Why the Rockets Should Give the Entire NBA Hope

Because of almost two decades of failed franchise moves, mangled body parts, and semi-self-imposed irrelevance, forgive the Rockets faithful if their reaction to the first week of the 2012-13 season seemed more supernatural phenomena than pleasant surprise. As the folk tales of the new freak talent with the big contract and bigger beard spread throughout town, the conversation took on hushed tones in its reverence for and distrust of this coming era of good feelings, the crowds too used to the lean years to cheer too loudly again. Things changed, unspoken hopes deflated a bit, and now Rockets followers likely find themselves in the same head space with which they entered the season: excited but confused about the prospects of this peculiarly built .500 team. That wariness— the kind very reasonably clung to by people who just can’t stomach one more ninth-place-in-the-West finish— might prevail as the prominent state of those devoted to the red and yellow this year, but everyone involved must remember the new stakes, that this teams stands for more than the fifteen men on its roster, more than even the city of Houston itself: this is a team of change.

Last week, Ethan Sherwood Strauss, one of the world’s most interesting basketball writers, focused on the gambles that Daryl Morey made this offseason on James Harden, Omer Asik, and Jeremy Lin, crediting the Rockets brass because Morey “trusted what they did.” As the rest of the basketball world looked at these three players, all accomplished but hindered by some strange overriding perception (not a “go-to” guy, only plays one side of the floor, too many Time Magazine covers), Morey bet on what they had all actually done on a basketball court:

To watch Houston flourish would feel like a revolution. Houston’s Big Three is also the NBA’s Freed Three, because basketball orthodoxy imposed glass ceilings on Harden, Lin, and Asik. Then, Daryl Morey broke the glass apart.

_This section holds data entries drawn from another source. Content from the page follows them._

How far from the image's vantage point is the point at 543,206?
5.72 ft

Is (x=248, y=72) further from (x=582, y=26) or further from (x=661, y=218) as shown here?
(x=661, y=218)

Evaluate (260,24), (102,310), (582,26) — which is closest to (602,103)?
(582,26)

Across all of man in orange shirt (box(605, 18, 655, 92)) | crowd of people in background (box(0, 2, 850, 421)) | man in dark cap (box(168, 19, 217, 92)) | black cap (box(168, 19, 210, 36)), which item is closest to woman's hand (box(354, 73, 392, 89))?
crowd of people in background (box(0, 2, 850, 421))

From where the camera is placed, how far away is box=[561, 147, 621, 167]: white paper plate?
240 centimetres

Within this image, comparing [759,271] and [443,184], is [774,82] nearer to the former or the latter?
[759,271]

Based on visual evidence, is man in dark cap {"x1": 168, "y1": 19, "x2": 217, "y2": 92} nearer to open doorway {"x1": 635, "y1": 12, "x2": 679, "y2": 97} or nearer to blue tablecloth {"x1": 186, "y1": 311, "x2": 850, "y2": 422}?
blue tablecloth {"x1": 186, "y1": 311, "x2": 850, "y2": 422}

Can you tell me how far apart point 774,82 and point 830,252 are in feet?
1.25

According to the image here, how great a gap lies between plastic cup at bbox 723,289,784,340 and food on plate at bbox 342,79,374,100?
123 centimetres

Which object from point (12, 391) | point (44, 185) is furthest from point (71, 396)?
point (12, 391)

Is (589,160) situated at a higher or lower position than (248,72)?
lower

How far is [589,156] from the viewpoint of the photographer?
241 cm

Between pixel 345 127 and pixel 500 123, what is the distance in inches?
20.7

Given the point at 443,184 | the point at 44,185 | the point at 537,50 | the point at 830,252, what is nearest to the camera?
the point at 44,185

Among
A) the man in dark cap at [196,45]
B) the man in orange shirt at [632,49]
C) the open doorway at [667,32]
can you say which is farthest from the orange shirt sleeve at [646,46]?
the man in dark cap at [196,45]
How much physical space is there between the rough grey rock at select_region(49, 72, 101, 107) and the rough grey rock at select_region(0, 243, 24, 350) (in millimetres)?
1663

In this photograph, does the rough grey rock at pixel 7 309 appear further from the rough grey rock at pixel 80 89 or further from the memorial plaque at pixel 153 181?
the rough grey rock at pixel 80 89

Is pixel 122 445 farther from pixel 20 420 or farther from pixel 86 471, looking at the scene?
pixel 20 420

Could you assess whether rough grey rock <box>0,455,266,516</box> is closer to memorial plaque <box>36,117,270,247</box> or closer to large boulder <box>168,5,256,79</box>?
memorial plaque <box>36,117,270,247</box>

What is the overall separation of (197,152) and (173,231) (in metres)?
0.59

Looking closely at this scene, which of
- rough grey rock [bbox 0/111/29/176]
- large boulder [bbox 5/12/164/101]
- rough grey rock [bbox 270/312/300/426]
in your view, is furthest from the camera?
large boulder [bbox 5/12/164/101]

Without a doubt, what Strauss stresses here is the novelty not of the way this team plays or is run, but simply of how it was made. No longer might fans of “smaller” market teams (read: not based in New York or Los Angeles) be trapped in the impossible trichotomy of the “Miami model”, “OKC model” or the “Detroit model”; this team will, like the Thunder, grow organically while not being drafted together, instead sharing a common chip on their shoulders as players recognized as quite good, though not quite as good as the money Houston was willing to pay them. Advanced statistics have sung these three players’ praises for years (or year, in Lin’s case), whether it be Harden’s true shooting percentage, Lin’s near unmatched ability to get to and finish around the basket as the ball handler on pick-and-rolls, or Asik’s ability to tamp down an entire team’s offense around the rim; skeptics kept saying that more minutes would reveal these guys’ true characters, though. So far? They have. As Harden tries to acclimate to an incredibly high usage rate (currently at 30%, more than six points higher than he had previously had in even last year’s playoff campaign that routinely saw OKC’s late-game offense run through him), his numbers still spell stardom, from his PER of 21 to his still impressive .165 win shares per 48 minutes. Asik has made a team so plainly average on the defensive end of the ball the year prior fly up to the sixth-best efficiency in the league on that side of the court. While the Rockets have lacked for moments of ball-dominating Linsanity, the Harvard grad has even made his own mark in the backcourt with all of the minutes and ballhandling, posting his own .150 WS per 48. Though the returns have not been a clear extrapolation of these players’ games before their augmented roles in Houston, this accounts for six games of a new season. After a while of playing together, these players won’t just produce the numbers they did on their previous teams after adjusting for increases in minutes and usage; they’ll improve. Why? Because they’re young, and this is what great, young players do. They get better.

This is the real innovation of Morey’s bet on these guys, and why all of the Rockets fanbase’s search for the “next piece” may be a bit short-sighted: he’s not just collecting cap space to sign a player already confirmed to be good; he’s aiming for players we already think we know but have significantly more potential to mine. For years, these types of players were shown as examples of free agency gone wrong, money spent on players who looked like they might be stars but hadn’t really gotten the chance. Many a Jerome James, Austin Croshere and even Trevor Ariza got a contract thanks to that method of team building, but ever-advancing sabermetrics have made moves like those less likely for the league’s msarter teams (although Jeff Green’s deal this offseason sure stands out as an example of such misguided management). Instead, these teams can now do what they’d been angling for and saying they could all this time: building a team without anyone else’s superstars. For the future of the league and its incessant cries for parity, let’s all hope the Rockets’ gambles return on their investment.